A large area beside the temple was also fenced off. When we asked the temple people about it, they said: “The area now fenced in used to be an open space where devotees could park their cars when they come for prayers. In December last year, Pewaris came and fenced off the open space, so that devotees now have no place to park.”
Our group spent time asking questions and discussing the situation, hoping that the meeting with the state executive council the following day would reach a satisfying solution over the temple’s relocation.
While we were at the temple, we realised that the harm had already been done on the national level, and our small action of solidarity was merely healing the wound on a personal level. But what united all of us in this gathering was our deep conviction that the cow-head protest does not represent Malaysia or Islam. Even though only a small number of us visited the temple, we know that the protest has caused outrage among many Muslims and non-Muslims all over the country.
It was clear to the temple people and to many of us that the reasons for protesting the temple relocation were “manufactured”. In many places all over Malaysia, temples, churches and mosques exist together in the same area, and no one complains about “the noise”.
That these protests were politically orchestrated also crossed my mind the next day when I watched the video of the unfortunate council meeting held on 5 Sept 2009. What looked like the same protesters hijacked the meeting. They looked like gangsters running around the hall hysterically, trying to disrupt the meeting in any way, while the residents sat through the melee calmly. It reminded me of how some governments in the Arab world used to pay gangsters to violently disrupt peaceful demonstrations, keeping away while others did their dirty work.
When we went to the temple our messages were very clear: we refuse political games in the name of Islam. And we refuse to be associated with the actions of a few who acted so disgracefully, and yet had no shame in chanting Allah’s name during their protest.
For so many years, politically motivated groups have worked so hard to taint, put down, fight and step on whatever is sacred and holy to us, and then blame it on Islam and Muslims to divide communities and people. We can no longer afford to allow them to imprison us with feelings of shame for actions they are responsible for, leaving us frustrated trying to defend that which is not Islam. It is time for every Muslim to really act on what Islam is and what it means to him or her.

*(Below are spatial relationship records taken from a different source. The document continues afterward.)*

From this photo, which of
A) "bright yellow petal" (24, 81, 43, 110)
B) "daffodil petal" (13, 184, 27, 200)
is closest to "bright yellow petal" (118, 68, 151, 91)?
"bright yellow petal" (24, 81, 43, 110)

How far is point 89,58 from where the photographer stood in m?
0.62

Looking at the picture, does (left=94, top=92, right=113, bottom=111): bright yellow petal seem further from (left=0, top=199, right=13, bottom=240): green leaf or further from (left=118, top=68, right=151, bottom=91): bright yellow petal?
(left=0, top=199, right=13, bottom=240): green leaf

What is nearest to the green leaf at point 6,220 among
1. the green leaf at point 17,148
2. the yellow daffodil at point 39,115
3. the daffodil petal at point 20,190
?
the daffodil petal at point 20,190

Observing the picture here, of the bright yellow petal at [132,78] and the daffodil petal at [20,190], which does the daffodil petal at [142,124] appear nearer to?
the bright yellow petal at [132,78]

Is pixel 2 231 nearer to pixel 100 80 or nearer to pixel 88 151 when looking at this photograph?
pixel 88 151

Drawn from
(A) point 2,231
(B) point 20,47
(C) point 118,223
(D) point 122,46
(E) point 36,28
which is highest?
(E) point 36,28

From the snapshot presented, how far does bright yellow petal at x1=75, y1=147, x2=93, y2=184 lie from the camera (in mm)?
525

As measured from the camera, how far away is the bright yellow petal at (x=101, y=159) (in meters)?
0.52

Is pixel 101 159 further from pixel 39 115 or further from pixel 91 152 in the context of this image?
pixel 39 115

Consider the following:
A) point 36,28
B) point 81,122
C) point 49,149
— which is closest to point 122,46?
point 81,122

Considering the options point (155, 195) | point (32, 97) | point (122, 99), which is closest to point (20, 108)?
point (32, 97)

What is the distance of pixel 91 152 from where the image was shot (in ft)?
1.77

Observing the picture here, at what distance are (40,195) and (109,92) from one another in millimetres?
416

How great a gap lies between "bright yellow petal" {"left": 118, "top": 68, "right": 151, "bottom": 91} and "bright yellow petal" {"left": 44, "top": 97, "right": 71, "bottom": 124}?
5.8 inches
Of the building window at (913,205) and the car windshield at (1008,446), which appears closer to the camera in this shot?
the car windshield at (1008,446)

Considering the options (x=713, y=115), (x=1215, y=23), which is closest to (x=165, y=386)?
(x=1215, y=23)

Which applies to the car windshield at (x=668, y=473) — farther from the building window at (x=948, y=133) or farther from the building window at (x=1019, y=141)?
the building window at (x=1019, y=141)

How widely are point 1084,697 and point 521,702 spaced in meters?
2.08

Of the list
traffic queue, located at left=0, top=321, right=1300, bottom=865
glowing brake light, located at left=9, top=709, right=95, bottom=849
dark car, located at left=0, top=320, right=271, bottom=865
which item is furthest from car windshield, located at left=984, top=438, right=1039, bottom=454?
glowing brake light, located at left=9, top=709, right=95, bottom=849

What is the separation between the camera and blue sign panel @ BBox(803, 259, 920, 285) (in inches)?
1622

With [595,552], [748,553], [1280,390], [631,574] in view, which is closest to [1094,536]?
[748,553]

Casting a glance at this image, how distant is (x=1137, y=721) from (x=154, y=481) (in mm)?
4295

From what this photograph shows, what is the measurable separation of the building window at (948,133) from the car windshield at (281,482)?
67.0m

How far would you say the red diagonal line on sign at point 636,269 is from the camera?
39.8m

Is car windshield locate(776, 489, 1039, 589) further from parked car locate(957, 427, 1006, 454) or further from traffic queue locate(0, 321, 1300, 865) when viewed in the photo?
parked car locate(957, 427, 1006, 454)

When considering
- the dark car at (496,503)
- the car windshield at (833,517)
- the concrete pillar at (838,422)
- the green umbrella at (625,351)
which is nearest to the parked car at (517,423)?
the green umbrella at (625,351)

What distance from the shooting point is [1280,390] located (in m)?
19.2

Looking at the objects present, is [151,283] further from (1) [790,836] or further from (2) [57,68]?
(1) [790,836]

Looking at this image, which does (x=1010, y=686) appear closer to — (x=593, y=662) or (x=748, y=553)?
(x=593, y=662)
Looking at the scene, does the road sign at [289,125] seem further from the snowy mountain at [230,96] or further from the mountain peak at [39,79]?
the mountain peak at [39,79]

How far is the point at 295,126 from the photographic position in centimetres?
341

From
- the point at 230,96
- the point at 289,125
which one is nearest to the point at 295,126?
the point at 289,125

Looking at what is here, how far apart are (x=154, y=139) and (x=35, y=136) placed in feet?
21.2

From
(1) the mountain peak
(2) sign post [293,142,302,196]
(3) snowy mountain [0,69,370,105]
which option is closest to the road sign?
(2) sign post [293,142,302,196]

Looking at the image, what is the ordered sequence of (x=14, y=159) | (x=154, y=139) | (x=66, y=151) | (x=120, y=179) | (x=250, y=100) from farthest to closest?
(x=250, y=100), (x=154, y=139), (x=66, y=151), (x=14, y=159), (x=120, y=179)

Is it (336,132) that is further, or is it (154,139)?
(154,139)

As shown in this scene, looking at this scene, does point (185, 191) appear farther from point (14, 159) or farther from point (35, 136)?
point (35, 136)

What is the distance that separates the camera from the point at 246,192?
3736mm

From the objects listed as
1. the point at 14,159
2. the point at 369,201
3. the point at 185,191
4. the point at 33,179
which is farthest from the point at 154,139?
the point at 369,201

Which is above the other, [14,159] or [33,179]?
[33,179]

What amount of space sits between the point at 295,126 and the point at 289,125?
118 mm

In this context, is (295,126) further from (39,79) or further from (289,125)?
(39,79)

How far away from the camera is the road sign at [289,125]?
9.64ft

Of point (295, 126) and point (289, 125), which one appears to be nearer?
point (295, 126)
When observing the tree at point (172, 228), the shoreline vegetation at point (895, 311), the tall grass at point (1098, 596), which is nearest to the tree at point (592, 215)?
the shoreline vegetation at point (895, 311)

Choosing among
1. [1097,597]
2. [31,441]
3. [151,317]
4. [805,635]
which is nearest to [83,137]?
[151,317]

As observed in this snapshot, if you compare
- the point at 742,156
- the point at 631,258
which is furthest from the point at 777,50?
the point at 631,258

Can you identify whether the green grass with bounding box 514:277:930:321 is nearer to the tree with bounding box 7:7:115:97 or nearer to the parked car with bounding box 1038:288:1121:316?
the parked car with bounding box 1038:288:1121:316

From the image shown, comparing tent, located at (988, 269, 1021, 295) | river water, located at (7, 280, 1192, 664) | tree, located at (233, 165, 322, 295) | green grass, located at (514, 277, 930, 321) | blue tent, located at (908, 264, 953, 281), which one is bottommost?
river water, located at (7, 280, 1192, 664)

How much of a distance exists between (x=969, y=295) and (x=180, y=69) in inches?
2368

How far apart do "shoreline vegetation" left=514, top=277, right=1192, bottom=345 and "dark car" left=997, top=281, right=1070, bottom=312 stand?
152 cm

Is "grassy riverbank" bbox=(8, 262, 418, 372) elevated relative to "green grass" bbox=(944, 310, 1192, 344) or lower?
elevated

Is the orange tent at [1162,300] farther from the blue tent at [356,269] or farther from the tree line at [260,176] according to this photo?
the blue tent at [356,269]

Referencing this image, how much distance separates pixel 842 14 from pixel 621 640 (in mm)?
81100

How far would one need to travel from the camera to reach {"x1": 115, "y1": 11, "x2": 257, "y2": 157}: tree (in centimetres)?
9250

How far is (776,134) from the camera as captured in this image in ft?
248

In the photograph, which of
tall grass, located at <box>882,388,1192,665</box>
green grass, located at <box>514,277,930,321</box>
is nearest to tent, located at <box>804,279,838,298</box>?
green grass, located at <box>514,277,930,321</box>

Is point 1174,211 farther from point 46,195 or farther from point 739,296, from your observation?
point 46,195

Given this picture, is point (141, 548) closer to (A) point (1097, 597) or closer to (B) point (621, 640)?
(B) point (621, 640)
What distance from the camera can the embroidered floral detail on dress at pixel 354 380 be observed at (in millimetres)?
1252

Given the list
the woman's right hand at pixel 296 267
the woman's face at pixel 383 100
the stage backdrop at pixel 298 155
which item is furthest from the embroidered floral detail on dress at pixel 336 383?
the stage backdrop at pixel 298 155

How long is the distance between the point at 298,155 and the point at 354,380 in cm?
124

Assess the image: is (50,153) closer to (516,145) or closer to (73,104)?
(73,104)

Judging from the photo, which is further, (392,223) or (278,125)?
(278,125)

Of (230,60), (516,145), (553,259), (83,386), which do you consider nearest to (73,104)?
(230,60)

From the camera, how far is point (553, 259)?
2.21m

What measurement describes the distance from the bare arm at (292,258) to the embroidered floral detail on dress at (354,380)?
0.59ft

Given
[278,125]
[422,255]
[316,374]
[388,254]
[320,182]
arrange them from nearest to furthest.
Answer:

And that is exactly what this small action of solidarity symbolised to me — an acting out of compassion and respect for others. I’m not an expert in the Quran nor a religious scholar, but I have a personal understanding of the spirit of Islam, which is supposed to guide us all in our actions.
Interestingly, it wasn’t until the night of the temple visit that I came across this verse in the Quran by chance. It is a verse that rejects the abuse or humiliation of others:
Allah says what can be translated as, “And do not abuse the ones whom they worship apart from Allah, (or) then they would abuse Allah aggressively without knowledge ….” (Surah 6 Al-An’am: 108)
I urge all Muslims and Malaysians to rely on this inner guidance and not allow the ignorance of a few and their own selfish goals to succeed in making us shut down our minds and hearts. Our only way out is to uphold and protect what is sacred to us.
Hadil El-Khouly is a 24-year-old Egyptian Muslim and a women’s rights activist who is currently visiting Malaysia.